### Task to carry out
Print exactly the lines that run from the one containing "Little egret eating" to the final line of the data, both included, and print none of the pictures.

### The data
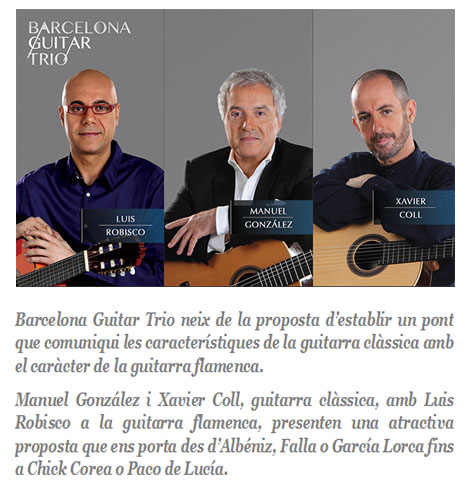 Bcn guitar trio cat
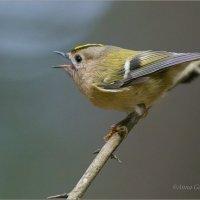 Королёк -птичка певчая :: Анна Солисия Голубева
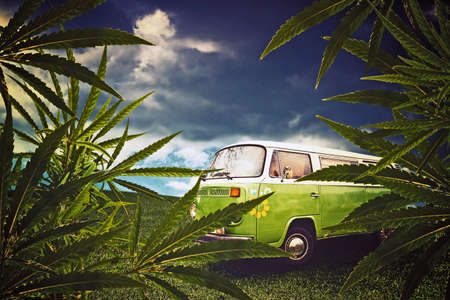 Hippie van and marijuana leaves in the fields
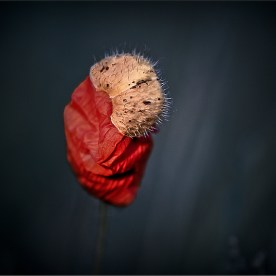 poppy people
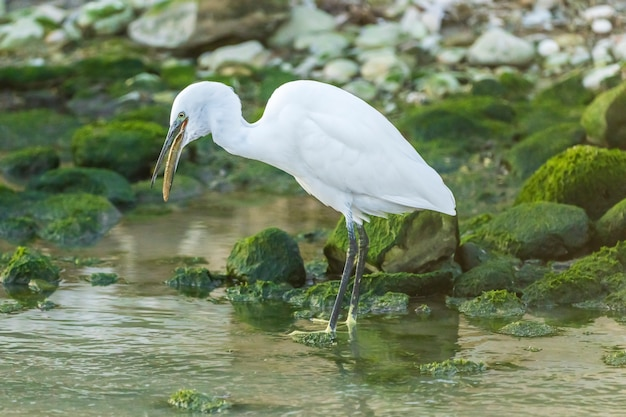 Little egret eating an eel in a river with rocks with green moss, spain.v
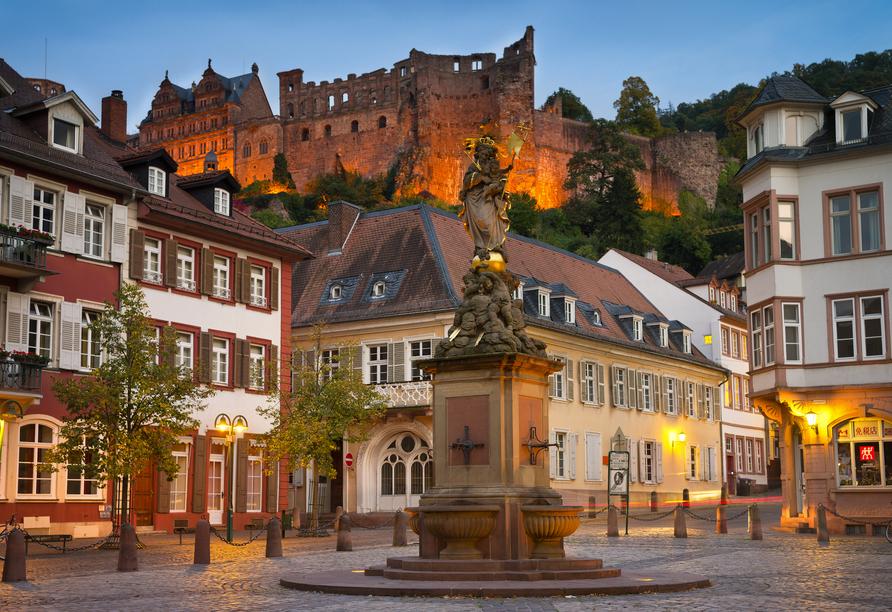Hotel Zum Weissen Lammin Rothenberg-Kortelshütte im Odenwald, , Marktplatz in Heidelberg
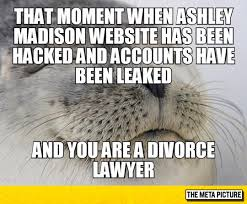 Divorce Meme - every divorce lawyer now the meta picture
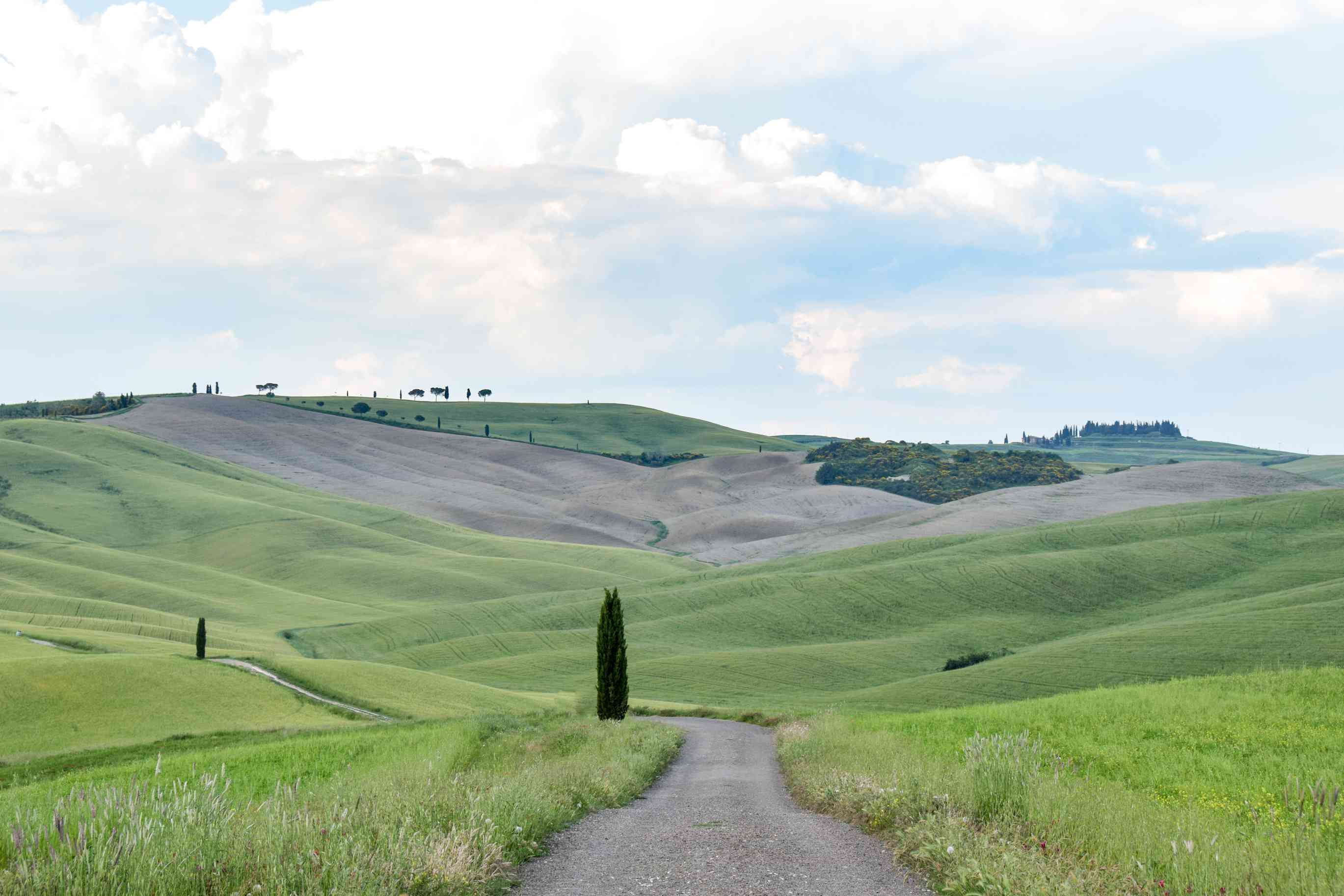 Rolling Green hills of Val d'Orcia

### The completed task
 Little egret eating an eel in a river with rocks with green moss, spain.v
Hotel Zum Weissen Lammin Rothenberg-Kortelshütte im Odenwald, , Marktplatz in Heidelberg
 Divorce Meme - every divorce lawyer now the meta picture
 Rolling Green hills of Val d'Orcia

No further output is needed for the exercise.